Anyone who has navigated the veritable labyrinth of home repayment plans will know only too well that the variety of different mortgages available can be daunting. Coupled with this, of course, is the fact that so much of the accompanying information is often jargonistic to the point of being incomprehensible. Fortunately help is at hand in the form of qualified financial advisors. Many professional advisors will not only be able to guide you through the maze of options, they will also introduce you to a handy tool known as a mortgage calculator which is designed to show exactly what your monthly repayments will be for each different type of mortgage. So, what mortgage choices are available, and how does a mortgage calculator work? If you know nothing at all about mortgages then you might be pleased to learn that the most easily understood concept is also perhaps the most important. The concept I am referring to concerns interest rates.
Everyone knows that borrowing money incurs interest, but when choosing a mortgage you are allowed to select between a fixed rate loan and a variable rate loan. To demonstrate how fixed rate mortgages work, let’s imagine that you decide to borrow one hundred pounds from a friend. Unfortunately the friend in question is not especially generous and levies a monthly interest rate of ten percent. The rate is fixed, which means it can’t go up or down, so after the first month the balance of your loan will be one hundred and ten pounds. Now if you pay off sixty pounds your balance will be fifty pounds. But the following month you will once again be charged ten percent interest so your statement will show an outstanding balance of fifty five pounds. And so on and so on, until the loan is finally cleared. If the above example seems quite straightforward then be warned that things get a little trickier when considering variable rate loans. And it is at this point that a mortgage calculator comes into its own.
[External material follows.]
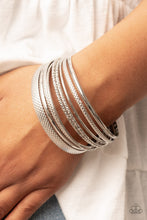 Load image into Gallery viewer, Paparazzi ~ Circlet Circus ~ Silver Bangle Bracelets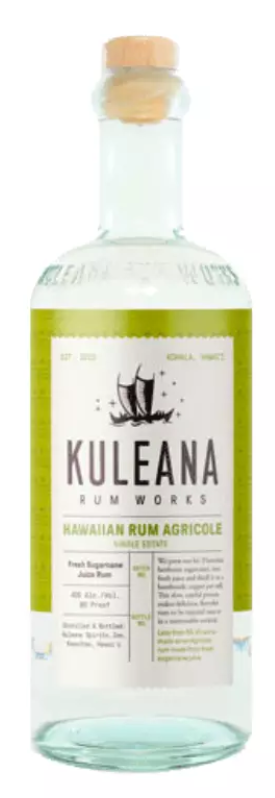 Kuleana Rum Works Hawaiian Agricole Rum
You see, with a variable rate loan or mortgage the amount of interest you pay each month is not fixed. It changes. One month it might be the same as the previous month; after that it might drop slightly or rise by as much as a whole percent or more. It is also important to remember that these fluctuations are not governed entirely by the lending bank. Because while many variable rate mortgages offer special introductory rates for a fixed initial period, the interest rate you will be charged for the bulk of the term will be determined to a large extent by the rates set by the Bank of England. In conclusion, calculating mortgage repayments is often a complicated issue and generally something best left to qualified professionals. While you may sometimes need to pay a small fee for this service, nothing beats the peace of mind gained from being in complete control of your finances.